They compromise credibility and standing with financial institutions, but understanding risk factors and implementing the right tools can help you prevent and manage them.
A chargeback is a forced refund from business to customer after the customer disputes a payment. Instead of getting a refund directly from the merchant, the customer initiates the chargeback by bringing a claim to the payment card-issuing bank. Through a retrieval request, the issuing bank asks the merchant for proof of the authorized transaction. After more investigation, and if the customer’s claim is valid, the issuing bank removes the funds from the merchant’s account and replaces them in the customer’s account. If the issuing bank and merchant bank can’t come to an agreement about whether the chargeback is warranted or not, the credit card company steps in to make the final decision in an arbitration process.

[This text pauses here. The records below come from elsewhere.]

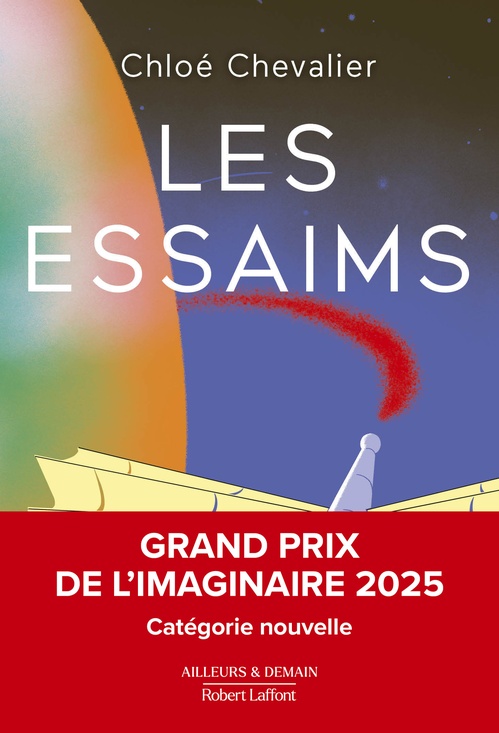 Couverture ebook de Les Essaims, de Chloé Chevalier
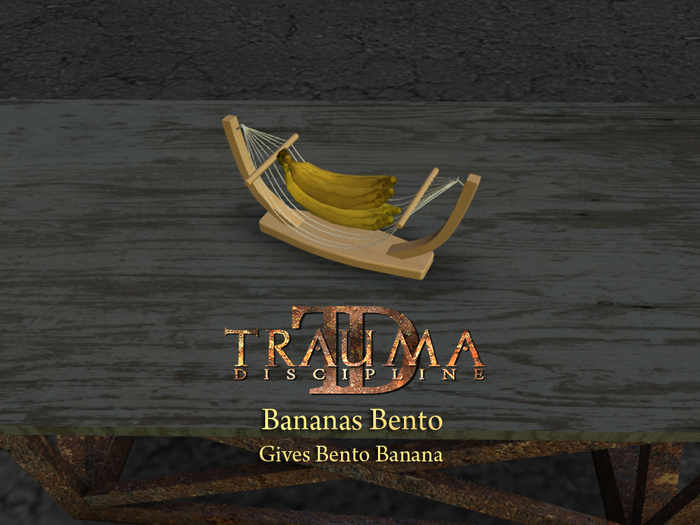 TRAUMA Bananas Bento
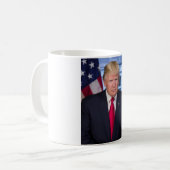 Mug Portrait officiel de Donald Trump (Devant gauche)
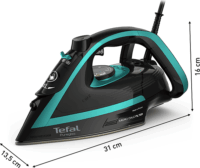 Tefal Puregliss FV8066E0 Gőzölős vasaló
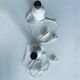Paire de lampes de chevet vintage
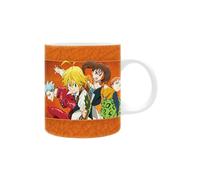 The Seven Deadly Sins - Sins - Mug - multicolored - Onesize - Ceramic Onesize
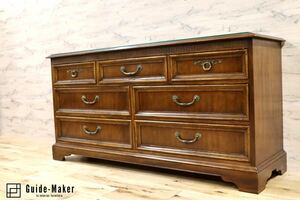 GMFK7210DREXEL HERITAGE /dorek cell worn Tey ji sideboard living board America Classic Vintage rare 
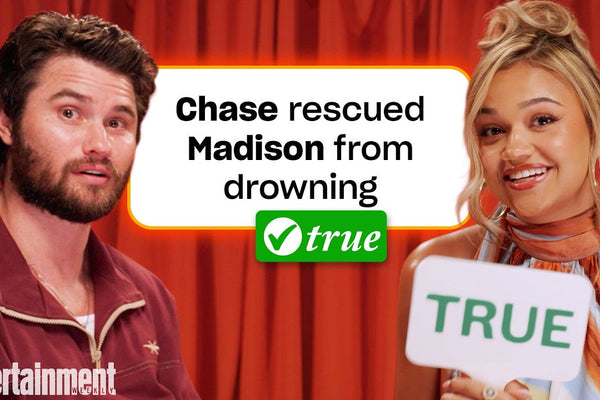 Chase Stokes Reveals He Saved Madison Bailey from Drowning During Outer Banks Filming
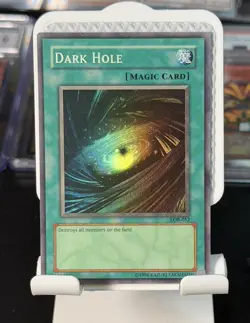 LP! Dark Hole (Magic) LOB-052 The Legend of Blue Eyes White dragon mint - Image 1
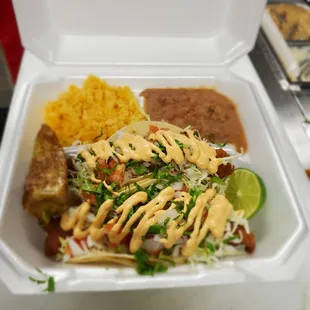 Best Fish Taco Combo in Santa Fe Springs CA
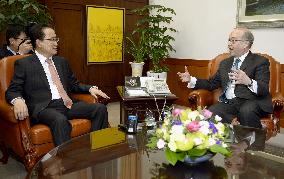 Senior U.S. diplomat meets South Korean foreign official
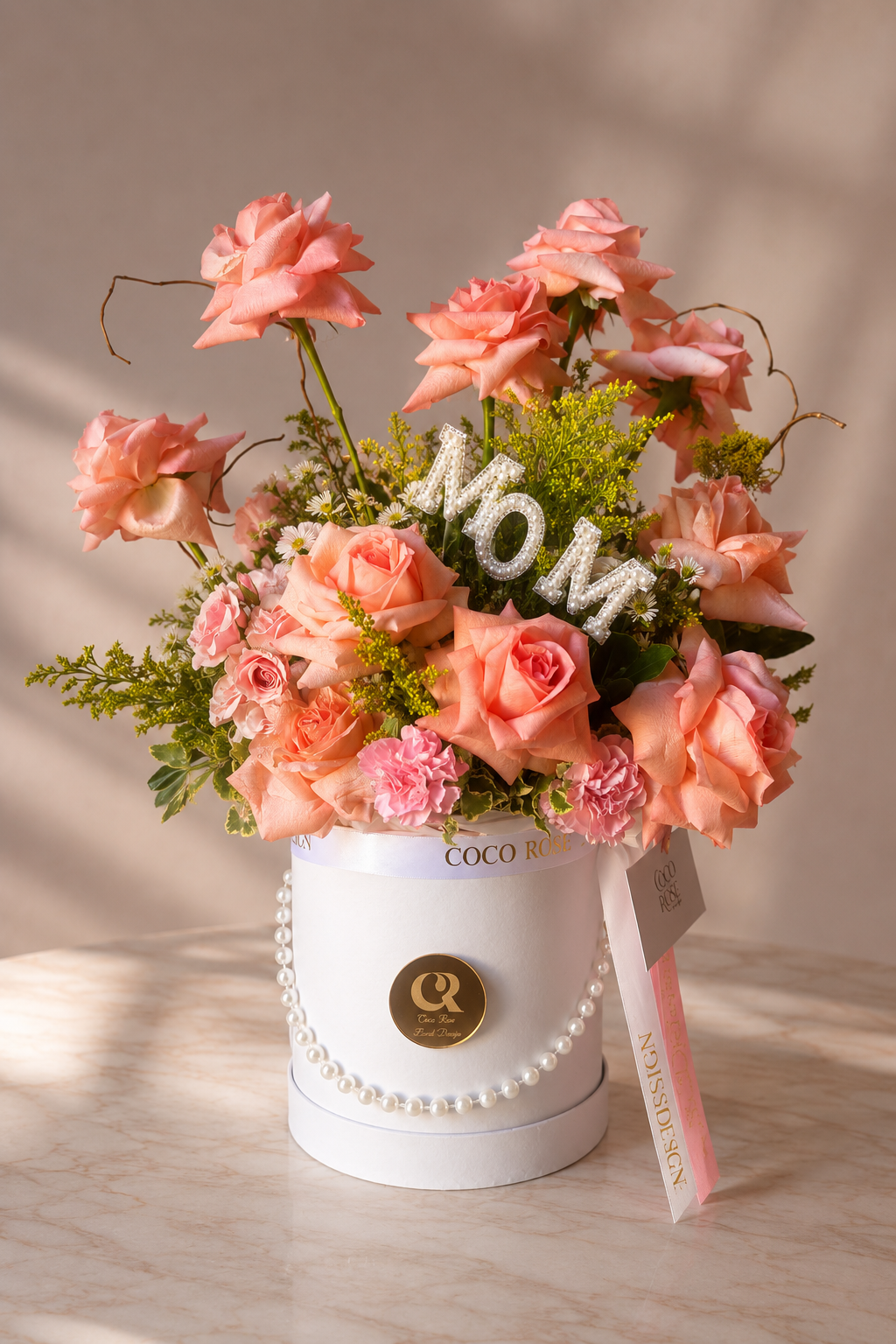 PEACH PEARL MOM BOX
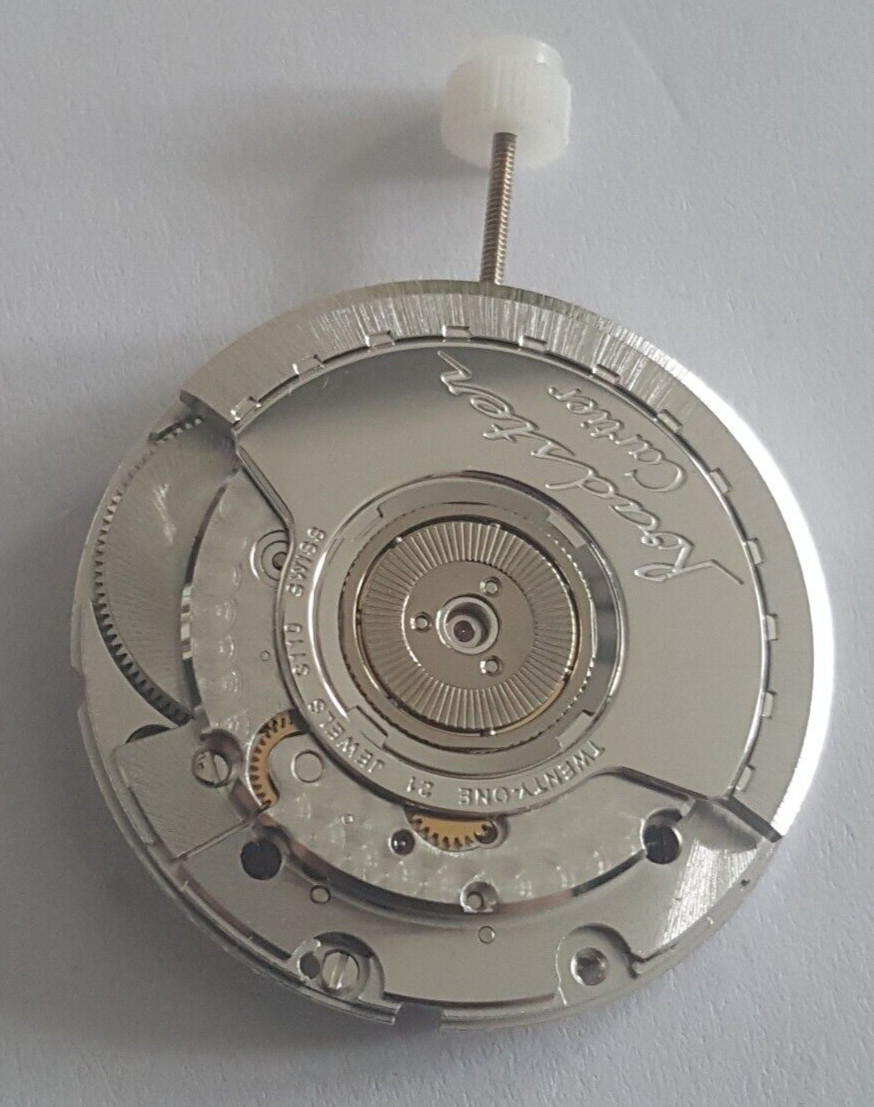 Cartier Movement Caliber 3110 (ETA 2892-A2) Mechanical Automatic Date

Customers initiate chargebacks for a variety of reasons. They might have paid for something they never received, received subpar goods or services that didn’t match the company’s advertising, or fallen victim to a billing error or fraudulent charge. The typical window for customers to ask for a chargeback is 120 days from the payment date.
With their ability to reverse card purchases, chargebacks keep businesses accountable by ensuring that they provide quality goods and services, issue refunds when necessary and keep cardholder data safe from fraud. Businesses that incur a lot of chargebacks lose credibility and are classified as high risk by service providers, resulting in higher transaction fees or disapproval for merchant accounts.